In other words, if you put down less than 20%, you’ll be stuck paying insurance to compensate for the increased risk to the lender.
This is on top of homeowners insurance, so don’t get the two confused. You pay both! And the mortgage insurance protects the lender, not you in any way.
Obviously, this extra fee will increase your monthly housing expense, making it less attractive than coming in with a 20% down payment.
But for many would-be home buyers, a 20% down payment just isn’t a reality, especially with home prices on the rise.
If you opt for an FHA loan, which allows down payments as low as 3.5%, you’ll be stuck paying an upfront mortgage insurance premium and an annual insurance premium.
And annual premiums are typically in force for the life of the loan. This explains why many opt for a FHA-to-conventional refi once their home appreciates enough to ditch the MI.
This is less than ideal if you’re trying to keep your costs down, but a decent option for those with little in the bank.
If you don’t want to pay it separately, you can build the PMI into your interest rate via lender-paid mortgage insurance, which might be cheaper than paying the premium separately every month. Just be sure to weigh both options.
Mortgage Rates Are Higher on Low Down Payment Loans
- If you put little to nothing down when purchasing a home
- Expect your mortgage interest rate to be higher
- All else being equal
- To account for the elevated default risk posed to lenders
Regardless of what you wind up paying in mortgage insurance premiums, know that your mortgage rate will likely be higher if you come in with less than 20% down.
Again, we’re talking about more risk for the lender, and less of your own money invested, so you must pay for that convenience.
Generally speaking, the less you put down, the higher your interest rate will be thanks to costlier mortgage pricing adjustments, all other things being equal.
And a larger loan amount will also equate to a higher monthly mortgage payment.
This can make qualifying more difficult if you’re close to the affordability cutoff.
So you should certainly compare different loan amounts and both FHA and conventional loan options to determine which works out best for your unique situation.
A Smaller Mortgage Down Payment Can Leave a Helpful Cushion
- You don’t necessarily need a large down payment to buy
- Especially if it will leave you with little in your bank account
- Sometimes it’s better to have money set aside for an emergency
- While you build your asset reserves over time
While a larger mortgage down payment can save you money, a smaller one can ensure you have money left over in the case of an emergency, or simply to furnish your home and keep the lights on!
Most folks who buy homes make at least minor renovations before or right after they move in. They also spend money on moving trucks and/or movers.
Then there are the costly monthly utilities to think about, along with unforeseen maintenance issues that tend to come up.
If you spend all your available funds on your down payment, you might be living paycheck to paycheck for some time before you get ahead again.

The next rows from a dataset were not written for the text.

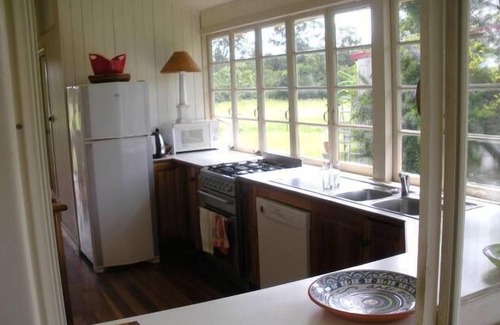 Imbil Other | Imbil Bridge Farm magical river front 3br homestead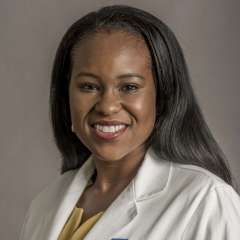 Folasade P. May, MD, PhD, MPhil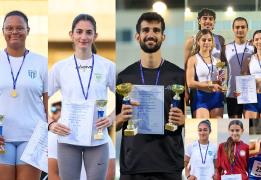 Ρεκόρ, όρια και υψηλές επιδόσεις στη δεύ
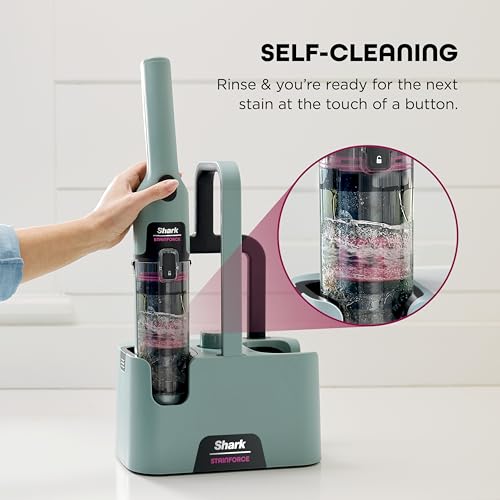 Shark StainForce Cordless Handheld Spot Cleaner (HX101) — view 11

In other words, make sure you have some money set aside after everything is said and done.
The lender will probably require that you have some cash reserves in order to close your mortgage, but even if they don’t, it’s wise to make it a requirement for yourself.
Tip: Consider a combo loan, which breaks your mortgage up into two loans. Keeping the first mortgage at 80% LTV will allow you to avoid mortgage insurance and ideally result in a lower blended interest rate.
Or get a gift from a family member – if you bring in 5-10% down, perhaps they can come up with another 10-15%.